“Your body is the ground metaphor of your life, the expression of your existence. It is your Bible, your encyclopedia, your life story.” ~ Gabrielle Roth
Fair trade oil?
I was reminded recently, in my reading of Sebastian Jungar’s masterful Tribe, of the abject irony of “no blood for oil” bumper stickers plastered across foreign-made, petroleum-guzzling clown cars cruising beautifully asphalted US streets. Crazier still is that most Americans don’t get the irony in that irony. I guess you’d call that fractal irony. But whatever, it’s disturbing.
I suppose, though, that it’s not their fault, per se. If you’ve never been asked by your tribe for a collective sacrifice, then you have no context from which to construct the irony.
I can chide them for not thinking, though; not questioning.

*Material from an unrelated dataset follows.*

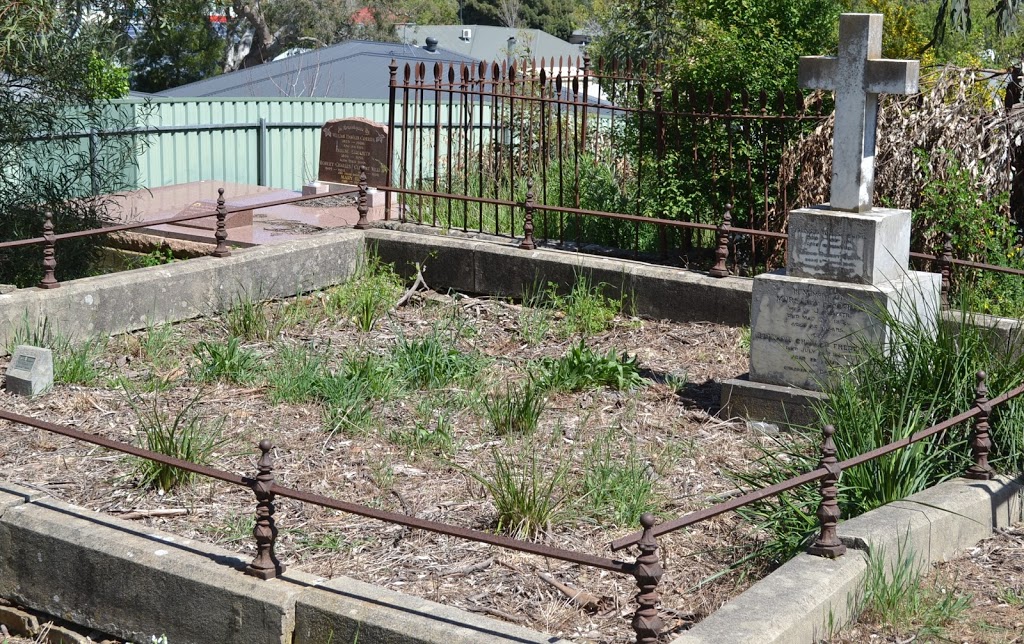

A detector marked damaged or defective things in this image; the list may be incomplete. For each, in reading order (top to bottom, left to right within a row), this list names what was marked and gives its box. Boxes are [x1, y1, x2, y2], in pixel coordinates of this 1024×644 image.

One of the major reasons I gave up my car in lieu of hucking mile after mile in the fixie saddle was exactly this: you can’t just rage against the machine without being an active part of the solution. Not without being just another armchair asshole, anyway. And secondly, it’s my firm belief that fitness is the first act of rebellion in the “disease management” economy. In short, you’re either part of the deepening problem, or tilting the scales toward a solution.

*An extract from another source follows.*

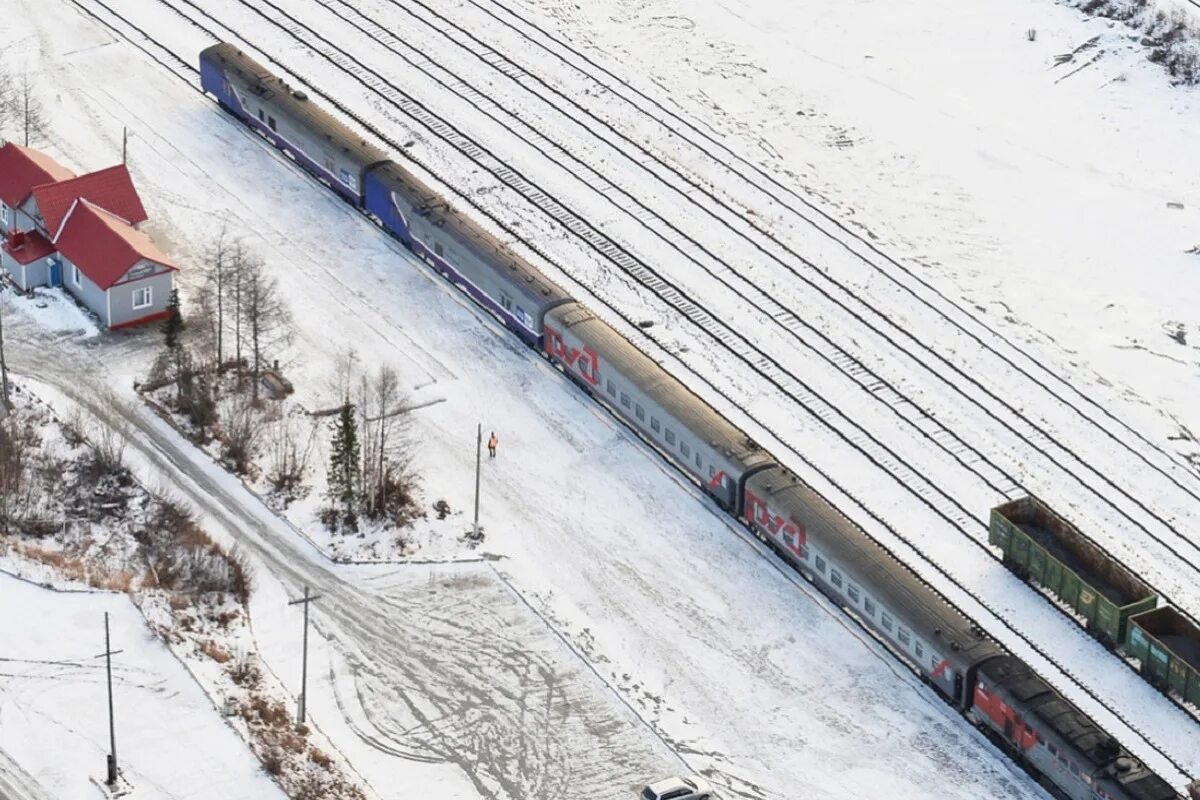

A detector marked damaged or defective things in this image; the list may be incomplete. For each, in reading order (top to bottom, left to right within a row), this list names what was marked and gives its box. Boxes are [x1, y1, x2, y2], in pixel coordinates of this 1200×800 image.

rusty freight wagon [988, 496, 1156, 647]
rusty freight wagon [1123, 606, 1200, 705]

World war II required of its stateside citizens food rationing and victory gardens; the Civil Rights movement featured sit-ins and marches, arrests and firehoses. In each scenario, the individual within the tribe was asked for some amount of self-sacrifice for the good of the tribe. It’s the same idea here. Get your ass fit, opt-out, and starve the beast.
You can start now. No matter where you are, you can take the first step toward regaining sovereignty over your own health.

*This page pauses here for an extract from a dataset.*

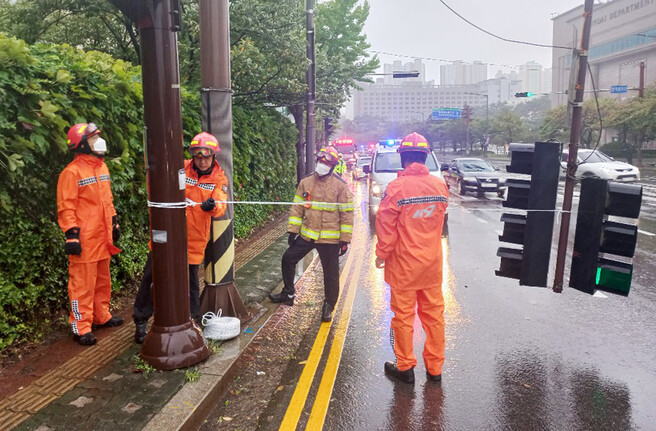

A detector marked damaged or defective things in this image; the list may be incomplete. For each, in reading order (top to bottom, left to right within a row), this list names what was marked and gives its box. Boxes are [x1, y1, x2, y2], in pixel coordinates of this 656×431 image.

rusty pole base [199, 282, 250, 322]
rusty pole base [140, 320, 209, 372]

Compare and contrast that collective ethos to the sacrifice asked of the citizenry during each subsequent war following WWII. Which is to say, nil. A me-first, fuck-the-collective mindset that’s been encouraged over the last 60+ years, and epitomized by George Bush’s urging Americans to do their part by getting back out to the mall in the wake of the 9/11 attacks.
We can do better. And quite frankly, we’ll have to if this great American experiment is to survive another couple hundred 4th of Julys.